Contour annotation records
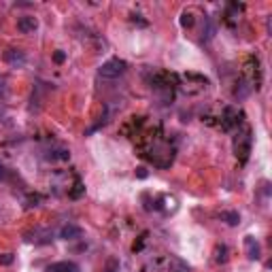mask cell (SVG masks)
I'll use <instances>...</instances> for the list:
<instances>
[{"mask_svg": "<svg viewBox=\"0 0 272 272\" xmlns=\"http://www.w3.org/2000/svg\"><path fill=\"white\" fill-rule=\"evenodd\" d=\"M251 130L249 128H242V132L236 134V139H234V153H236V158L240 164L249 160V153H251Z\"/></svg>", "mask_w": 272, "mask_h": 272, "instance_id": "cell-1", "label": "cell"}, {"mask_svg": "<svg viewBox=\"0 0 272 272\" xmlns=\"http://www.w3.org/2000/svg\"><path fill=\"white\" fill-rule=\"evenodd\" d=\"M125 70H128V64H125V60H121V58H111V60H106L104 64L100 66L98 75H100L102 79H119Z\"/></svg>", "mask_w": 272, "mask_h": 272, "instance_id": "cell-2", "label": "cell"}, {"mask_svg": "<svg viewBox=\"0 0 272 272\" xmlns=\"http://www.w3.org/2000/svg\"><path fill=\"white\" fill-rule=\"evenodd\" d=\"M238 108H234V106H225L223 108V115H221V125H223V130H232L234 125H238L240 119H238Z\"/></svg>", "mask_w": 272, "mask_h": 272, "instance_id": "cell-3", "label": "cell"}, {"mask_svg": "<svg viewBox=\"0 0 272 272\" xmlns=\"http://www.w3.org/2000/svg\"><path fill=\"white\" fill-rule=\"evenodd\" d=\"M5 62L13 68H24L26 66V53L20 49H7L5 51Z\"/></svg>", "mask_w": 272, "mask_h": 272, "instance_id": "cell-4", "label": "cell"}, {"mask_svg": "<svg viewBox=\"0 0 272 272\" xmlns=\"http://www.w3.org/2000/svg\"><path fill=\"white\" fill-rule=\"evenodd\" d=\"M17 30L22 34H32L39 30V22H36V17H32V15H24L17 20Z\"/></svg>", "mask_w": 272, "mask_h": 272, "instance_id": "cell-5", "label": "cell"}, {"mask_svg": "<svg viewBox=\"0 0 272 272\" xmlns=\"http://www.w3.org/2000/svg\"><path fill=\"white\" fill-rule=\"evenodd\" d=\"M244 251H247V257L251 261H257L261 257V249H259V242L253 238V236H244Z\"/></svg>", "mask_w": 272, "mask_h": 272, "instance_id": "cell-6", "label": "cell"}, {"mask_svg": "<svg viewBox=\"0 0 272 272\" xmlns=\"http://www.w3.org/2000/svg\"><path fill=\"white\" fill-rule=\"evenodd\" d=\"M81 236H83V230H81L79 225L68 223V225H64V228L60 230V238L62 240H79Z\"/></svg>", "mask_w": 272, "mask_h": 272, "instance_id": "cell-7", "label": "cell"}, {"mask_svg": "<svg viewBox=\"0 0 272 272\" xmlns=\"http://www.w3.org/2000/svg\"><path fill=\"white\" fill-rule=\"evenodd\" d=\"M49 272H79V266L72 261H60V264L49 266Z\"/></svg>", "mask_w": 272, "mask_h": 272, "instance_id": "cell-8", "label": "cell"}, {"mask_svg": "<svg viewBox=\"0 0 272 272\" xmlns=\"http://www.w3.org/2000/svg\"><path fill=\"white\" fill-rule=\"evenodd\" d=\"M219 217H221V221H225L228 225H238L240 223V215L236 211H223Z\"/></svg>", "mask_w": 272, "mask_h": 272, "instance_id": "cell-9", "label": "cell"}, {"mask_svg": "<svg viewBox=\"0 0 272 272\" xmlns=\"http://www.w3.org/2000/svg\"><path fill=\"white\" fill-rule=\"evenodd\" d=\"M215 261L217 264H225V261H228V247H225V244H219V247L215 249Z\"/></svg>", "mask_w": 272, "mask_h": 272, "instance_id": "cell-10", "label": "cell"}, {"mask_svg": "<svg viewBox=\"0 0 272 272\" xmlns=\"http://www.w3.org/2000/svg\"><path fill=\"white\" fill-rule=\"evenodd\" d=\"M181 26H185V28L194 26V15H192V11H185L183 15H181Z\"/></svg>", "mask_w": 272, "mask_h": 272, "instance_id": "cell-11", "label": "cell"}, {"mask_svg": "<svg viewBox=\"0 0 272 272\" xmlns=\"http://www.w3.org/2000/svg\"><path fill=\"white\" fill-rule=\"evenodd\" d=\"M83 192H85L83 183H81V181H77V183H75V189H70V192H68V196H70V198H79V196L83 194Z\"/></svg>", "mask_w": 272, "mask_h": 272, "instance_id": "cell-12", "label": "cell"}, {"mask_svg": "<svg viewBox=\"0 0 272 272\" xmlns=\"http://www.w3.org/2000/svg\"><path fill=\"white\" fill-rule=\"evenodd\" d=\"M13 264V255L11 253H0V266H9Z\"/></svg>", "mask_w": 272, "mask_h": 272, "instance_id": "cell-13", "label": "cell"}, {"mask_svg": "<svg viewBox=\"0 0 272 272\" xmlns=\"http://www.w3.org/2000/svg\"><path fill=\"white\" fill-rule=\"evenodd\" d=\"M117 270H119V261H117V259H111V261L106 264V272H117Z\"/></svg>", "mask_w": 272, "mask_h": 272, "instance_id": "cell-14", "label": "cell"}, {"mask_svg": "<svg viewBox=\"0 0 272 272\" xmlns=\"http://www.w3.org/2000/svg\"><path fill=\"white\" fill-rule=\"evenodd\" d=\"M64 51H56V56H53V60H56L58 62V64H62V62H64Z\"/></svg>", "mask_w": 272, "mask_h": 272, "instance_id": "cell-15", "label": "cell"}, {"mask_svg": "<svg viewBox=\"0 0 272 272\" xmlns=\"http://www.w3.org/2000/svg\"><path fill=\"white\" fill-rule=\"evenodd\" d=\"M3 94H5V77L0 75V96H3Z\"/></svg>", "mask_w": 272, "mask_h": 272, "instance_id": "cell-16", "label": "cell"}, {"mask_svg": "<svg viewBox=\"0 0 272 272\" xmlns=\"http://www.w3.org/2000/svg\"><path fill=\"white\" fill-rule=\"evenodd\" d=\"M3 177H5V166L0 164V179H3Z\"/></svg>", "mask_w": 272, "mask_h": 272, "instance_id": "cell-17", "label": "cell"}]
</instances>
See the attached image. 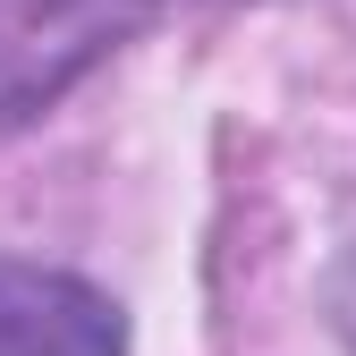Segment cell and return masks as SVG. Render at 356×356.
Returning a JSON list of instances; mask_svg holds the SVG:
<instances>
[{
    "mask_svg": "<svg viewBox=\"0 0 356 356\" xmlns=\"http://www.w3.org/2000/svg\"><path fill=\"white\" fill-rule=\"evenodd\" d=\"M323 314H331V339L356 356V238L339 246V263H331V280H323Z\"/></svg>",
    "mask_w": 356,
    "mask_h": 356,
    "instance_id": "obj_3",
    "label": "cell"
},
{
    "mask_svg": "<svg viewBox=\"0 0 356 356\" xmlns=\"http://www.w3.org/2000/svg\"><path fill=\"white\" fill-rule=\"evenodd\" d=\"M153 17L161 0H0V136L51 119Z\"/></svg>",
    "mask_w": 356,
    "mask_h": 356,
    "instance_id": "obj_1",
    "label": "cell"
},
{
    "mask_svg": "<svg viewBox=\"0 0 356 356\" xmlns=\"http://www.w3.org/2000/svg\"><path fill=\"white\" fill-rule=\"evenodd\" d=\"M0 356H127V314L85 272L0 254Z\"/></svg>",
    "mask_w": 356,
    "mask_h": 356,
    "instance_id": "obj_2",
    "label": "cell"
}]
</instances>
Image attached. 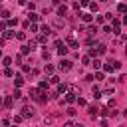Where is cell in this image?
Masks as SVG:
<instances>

■ **DESCRIPTION OF THE TASK**: Which lines in the rows above contain the string "list"? Report every such line in full, matching case exactly.

■ **OUTPUT**:
I'll use <instances>...</instances> for the list:
Returning a JSON list of instances; mask_svg holds the SVG:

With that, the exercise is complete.